▶ **What is required**
Transcribe every line of the listing below without any deviation.

▶ **Material to process**

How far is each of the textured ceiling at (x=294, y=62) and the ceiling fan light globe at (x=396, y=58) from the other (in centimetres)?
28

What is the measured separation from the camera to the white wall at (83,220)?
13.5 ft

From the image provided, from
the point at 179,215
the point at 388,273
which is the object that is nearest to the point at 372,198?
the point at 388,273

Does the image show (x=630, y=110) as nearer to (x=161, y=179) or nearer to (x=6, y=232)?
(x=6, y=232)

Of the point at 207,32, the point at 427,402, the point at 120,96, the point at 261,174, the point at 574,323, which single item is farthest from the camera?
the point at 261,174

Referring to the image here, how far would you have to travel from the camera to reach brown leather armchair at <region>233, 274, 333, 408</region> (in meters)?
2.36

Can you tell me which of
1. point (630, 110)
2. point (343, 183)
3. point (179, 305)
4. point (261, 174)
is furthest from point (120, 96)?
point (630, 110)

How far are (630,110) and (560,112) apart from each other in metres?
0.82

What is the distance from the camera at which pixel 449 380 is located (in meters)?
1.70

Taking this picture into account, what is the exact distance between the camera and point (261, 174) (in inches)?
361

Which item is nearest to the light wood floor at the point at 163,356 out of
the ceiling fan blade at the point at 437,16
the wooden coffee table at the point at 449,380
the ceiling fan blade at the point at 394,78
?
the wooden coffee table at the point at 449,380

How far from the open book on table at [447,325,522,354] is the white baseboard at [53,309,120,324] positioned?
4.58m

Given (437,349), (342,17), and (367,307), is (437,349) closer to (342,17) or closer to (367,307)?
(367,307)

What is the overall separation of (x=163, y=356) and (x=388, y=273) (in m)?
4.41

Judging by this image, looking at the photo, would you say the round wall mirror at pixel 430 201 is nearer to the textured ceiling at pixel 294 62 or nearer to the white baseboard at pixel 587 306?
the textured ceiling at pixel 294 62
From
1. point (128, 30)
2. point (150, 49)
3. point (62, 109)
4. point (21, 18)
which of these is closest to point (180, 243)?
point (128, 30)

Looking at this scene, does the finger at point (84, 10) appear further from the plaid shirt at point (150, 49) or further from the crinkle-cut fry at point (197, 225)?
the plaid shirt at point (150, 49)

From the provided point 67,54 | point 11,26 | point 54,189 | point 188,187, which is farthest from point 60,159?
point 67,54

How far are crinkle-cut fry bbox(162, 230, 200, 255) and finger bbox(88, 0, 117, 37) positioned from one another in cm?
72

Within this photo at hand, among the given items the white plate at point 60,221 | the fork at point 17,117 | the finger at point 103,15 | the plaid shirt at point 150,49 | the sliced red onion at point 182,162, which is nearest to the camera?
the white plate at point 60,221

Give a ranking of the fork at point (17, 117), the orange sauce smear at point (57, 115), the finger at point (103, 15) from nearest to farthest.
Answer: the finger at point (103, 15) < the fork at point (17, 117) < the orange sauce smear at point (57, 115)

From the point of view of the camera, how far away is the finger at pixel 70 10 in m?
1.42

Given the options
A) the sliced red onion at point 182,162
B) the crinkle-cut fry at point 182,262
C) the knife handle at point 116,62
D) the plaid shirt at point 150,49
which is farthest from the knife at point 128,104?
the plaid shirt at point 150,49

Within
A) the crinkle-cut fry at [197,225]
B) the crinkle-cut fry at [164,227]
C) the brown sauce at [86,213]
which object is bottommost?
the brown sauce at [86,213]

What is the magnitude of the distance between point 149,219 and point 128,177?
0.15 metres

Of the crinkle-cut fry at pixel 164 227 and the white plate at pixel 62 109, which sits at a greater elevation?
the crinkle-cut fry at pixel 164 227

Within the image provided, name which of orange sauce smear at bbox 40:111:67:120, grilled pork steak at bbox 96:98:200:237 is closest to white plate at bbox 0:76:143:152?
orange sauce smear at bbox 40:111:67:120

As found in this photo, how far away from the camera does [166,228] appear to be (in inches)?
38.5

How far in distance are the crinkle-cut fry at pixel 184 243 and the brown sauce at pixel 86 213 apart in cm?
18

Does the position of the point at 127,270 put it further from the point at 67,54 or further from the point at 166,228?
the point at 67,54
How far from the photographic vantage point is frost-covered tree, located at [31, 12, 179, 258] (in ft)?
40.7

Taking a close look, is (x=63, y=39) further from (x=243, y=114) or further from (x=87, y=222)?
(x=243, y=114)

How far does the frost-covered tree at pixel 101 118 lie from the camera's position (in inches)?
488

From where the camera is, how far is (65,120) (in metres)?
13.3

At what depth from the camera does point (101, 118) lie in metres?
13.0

▶ **Exercise response**
How far is each of the textured ceiling at (x=294, y=62) and the ceiling fan light globe at (x=396, y=58) from the other (in centimetres)?
28

What is the measured separation from the camera to the white wall at (83,220)?
13.5 ft

From the image provided, from
the point at 179,215
the point at 388,273
which is the object that is nearest to the point at 372,198?
the point at 388,273

Does the image show (x=630, y=110) as nearer to (x=161, y=179) or nearer to (x=6, y=232)?
(x=6, y=232)

Of the point at 207,32, the point at 427,402, the point at 120,96, the point at 261,174, the point at 574,323, which single item is farthest from the camera?
the point at 261,174

Referring to the image here, how far would you have to travel from the camera to reach brown leather armchair at <region>233, 274, 333, 408</region> (in meters)?
2.36

Can you tell me which of
1. point (630, 110)
2. point (343, 183)
3. point (179, 305)
4. point (261, 174)
is furthest from point (120, 96)?
point (630, 110)

How far are (630,110) and (560,112) apart from each other in metres?
0.82

What is the distance from the camera at which pixel 449 380 is located (in meters)?
1.70

Taking this picture into account, what is the exact distance between the camera and point (261, 174) (in inches)?
361

Which item is nearest to the light wood floor at the point at 163,356 out of
the ceiling fan blade at the point at 437,16
the wooden coffee table at the point at 449,380
the ceiling fan blade at the point at 394,78
?
the wooden coffee table at the point at 449,380

How far from the open book on table at [447,325,522,354] is the white baseboard at [53,309,120,324] positioned?
4.58m

Given (437,349), (342,17), and (367,307), is (437,349) closer to (342,17) or closer to (367,307)?
(367,307)

What is the overall separation of (x=163, y=356) and (x=388, y=273) (in m)?
4.41

Judging by this image, looking at the photo, would you say the round wall mirror at pixel 430 201 is nearer to the textured ceiling at pixel 294 62 or nearer to the white baseboard at pixel 587 306?
the textured ceiling at pixel 294 62
From
1. point (128, 30)
2. point (150, 49)
3. point (62, 109)
4. point (21, 18)
which of these is closest to point (180, 243)?
point (128, 30)

Looking at this scene, does the finger at point (84, 10) appear further from the plaid shirt at point (150, 49) or further from the crinkle-cut fry at point (197, 225)?
the plaid shirt at point (150, 49)

From the provided point 67,54 | point 11,26 | point 54,189 | point 188,187, which is farthest from point 60,159?
point 67,54

How far are crinkle-cut fry bbox(162, 230, 200, 255) and finger bbox(88, 0, 117, 37) positioned from one another in cm?
72

Within this photo at hand, among the given items the white plate at point 60,221 | the fork at point 17,117 | the finger at point 103,15 | the plaid shirt at point 150,49 | the sliced red onion at point 182,162, which is nearest to the camera?
the white plate at point 60,221

Give a ranking of the fork at point (17, 117), the orange sauce smear at point (57, 115), the finger at point (103, 15) from nearest to farthest.
Answer: the finger at point (103, 15) < the fork at point (17, 117) < the orange sauce smear at point (57, 115)

From the point of view of the camera, how far away is the finger at pixel 70 10 in m?
1.42

Given the options
A) the sliced red onion at point 182,162
B) the crinkle-cut fry at point 182,262
C) the knife handle at point 116,62
D) the plaid shirt at point 150,49
which is farthest from the knife at point 128,104?
the plaid shirt at point 150,49

Within
A) the crinkle-cut fry at [197,225]
B) the crinkle-cut fry at [164,227]
C) the brown sauce at [86,213]
which object is bottommost?
the brown sauce at [86,213]

What is the magnitude of the distance between point 149,219 and point 128,177?
0.15 metres

Of the crinkle-cut fry at pixel 164 227 and the white plate at pixel 62 109, which sits at a greater elevation?
the crinkle-cut fry at pixel 164 227

Within the image provided, name which of orange sauce smear at bbox 40:111:67:120, grilled pork steak at bbox 96:98:200:237 is closest to white plate at bbox 0:76:143:152?
orange sauce smear at bbox 40:111:67:120

As found in this photo, how far away from the camera does [166,228] appear to be (in inches)?
38.5

How far in distance are the crinkle-cut fry at pixel 184 243 and the brown sauce at pixel 86 213 apart in cm?
18

Does the position of the point at 127,270 put it further from the point at 67,54 or further from the point at 166,228?
the point at 67,54
How far from the photographic vantage point is frost-covered tree, located at [31, 12, 179, 258] (in ft)?
40.7

Taking a close look, is (x=63, y=39) further from (x=243, y=114) or further from (x=87, y=222)?
(x=243, y=114)

How far does the frost-covered tree at pixel 101 118 lie from the camera's position (in inches)?
488

From where the camera is, how far is (65,120) (in metres)?
13.3

At what depth from the camera does point (101, 118) lie in metres?
13.0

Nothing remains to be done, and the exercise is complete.